Glycogen synthase kinase-3 beta is a dual specificity kinase differentially regulated by tyrosine and serine/threonine phosphorylation.

The enzyme glycogen synthase kinase-3 (GSK-3) has been implicated in the control of several metabolic enzymes and transcription factors in response to extracellular signals. In the past, the enzyme has been considered to be a protein Ser/Thr kinase although it was recently reported to contain Tyr(P) (Hughes, K., Nikolakaki, E., Plyte, S. E., Totty, N. F., and Woodgett, J. R. (1993) EMBO J. 12, 803-808).
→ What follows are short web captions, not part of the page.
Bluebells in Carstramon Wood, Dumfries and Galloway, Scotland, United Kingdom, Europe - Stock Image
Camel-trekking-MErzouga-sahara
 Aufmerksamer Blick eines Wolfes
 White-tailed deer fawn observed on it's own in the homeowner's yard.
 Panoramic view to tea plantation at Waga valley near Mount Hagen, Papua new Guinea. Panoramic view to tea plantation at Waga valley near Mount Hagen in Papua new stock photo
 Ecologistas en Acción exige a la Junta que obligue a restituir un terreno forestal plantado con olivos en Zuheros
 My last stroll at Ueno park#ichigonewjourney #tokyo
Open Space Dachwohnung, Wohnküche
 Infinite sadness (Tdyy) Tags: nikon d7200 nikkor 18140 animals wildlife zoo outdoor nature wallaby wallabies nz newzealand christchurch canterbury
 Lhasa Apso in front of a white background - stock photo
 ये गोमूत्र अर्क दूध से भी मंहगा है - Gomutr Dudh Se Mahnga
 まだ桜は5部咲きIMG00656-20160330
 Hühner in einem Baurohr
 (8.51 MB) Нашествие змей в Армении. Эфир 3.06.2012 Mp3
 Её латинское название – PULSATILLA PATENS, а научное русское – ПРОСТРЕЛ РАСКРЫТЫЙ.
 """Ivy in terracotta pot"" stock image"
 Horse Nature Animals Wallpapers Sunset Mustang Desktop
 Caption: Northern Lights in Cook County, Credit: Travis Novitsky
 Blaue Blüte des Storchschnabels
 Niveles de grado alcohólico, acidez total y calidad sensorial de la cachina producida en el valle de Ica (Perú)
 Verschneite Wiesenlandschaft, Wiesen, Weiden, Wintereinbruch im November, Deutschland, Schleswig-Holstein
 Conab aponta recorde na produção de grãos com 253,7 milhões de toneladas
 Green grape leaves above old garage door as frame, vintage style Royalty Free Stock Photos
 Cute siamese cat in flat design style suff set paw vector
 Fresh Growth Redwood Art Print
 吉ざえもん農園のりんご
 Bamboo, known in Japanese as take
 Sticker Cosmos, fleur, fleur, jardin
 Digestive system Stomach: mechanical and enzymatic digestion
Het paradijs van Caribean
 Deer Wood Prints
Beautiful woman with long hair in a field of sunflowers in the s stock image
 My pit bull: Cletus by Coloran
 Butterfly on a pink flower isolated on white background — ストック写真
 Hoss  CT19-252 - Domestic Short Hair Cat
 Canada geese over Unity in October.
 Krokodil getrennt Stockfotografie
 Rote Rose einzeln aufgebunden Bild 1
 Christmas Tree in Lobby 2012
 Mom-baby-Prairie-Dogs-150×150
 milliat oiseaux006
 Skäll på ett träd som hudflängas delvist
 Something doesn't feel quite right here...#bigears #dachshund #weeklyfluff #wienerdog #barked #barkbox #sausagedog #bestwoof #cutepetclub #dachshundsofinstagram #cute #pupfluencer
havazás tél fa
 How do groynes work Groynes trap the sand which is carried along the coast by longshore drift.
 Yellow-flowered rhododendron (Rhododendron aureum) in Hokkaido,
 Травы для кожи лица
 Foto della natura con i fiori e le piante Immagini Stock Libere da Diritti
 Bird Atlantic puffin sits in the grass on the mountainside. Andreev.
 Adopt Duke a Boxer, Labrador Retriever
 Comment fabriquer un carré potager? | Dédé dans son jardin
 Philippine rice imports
A cDNA encoding rabbit skeletal muscle GSK-3 beta was cloned and expressed in Escherichia coli as an active protein kinase, with apparent M(r) 46,000, capable of phosphorylating several known GSK-3 substrates. Recombinant GSK-3 beta autophosphorylated on Ser, Thr, and Tyr residues although the enzyme already contained Tyr(P) as judged by its recognition by anti-Tyr(P) antibodies. The net result of the autophosphorylation was a 3-5-fold reduction in enzyme activity. GSK-3 alpha, purified from rabbit muscle, also underwent autophosphorylation but only on Ser and Thr residues. In this case, the autophosphorylation stabilized the enzyme activity compared with the control lacking ATP/Mg2+. Of several phosphatases tested, the lambda-phage phosphatase was the most effective in dephosphorylating at Ser and Thr residues but did not dephosphorylate at Tyr residues. The action of the lambda-phosphatase caused a reactivation of GSK-3 beta to approximately 80% of the starting activity. The protein tyrosine phosphatase PTP1B was able to dephosphorylate at Tyr residues leading to a reduction in enzyme activity. A truncated form of GSK-3 beta, apparent M(r) 40,000, had a significantly higher specific activity, was defective in autophosphorylation, and was not inactivated in the autophosphorylation reaction. We conclude that GSK-3 beta is a dual specificity protein kinase in the same sense as the mitogen-activated protein kinase/ERK family of enzymes. Phosphorylation at different residues differentially controls enzyme activity, Ser/Thr phosphorylation causing inactivation and Tyr phosphorylation resulting in increased activity.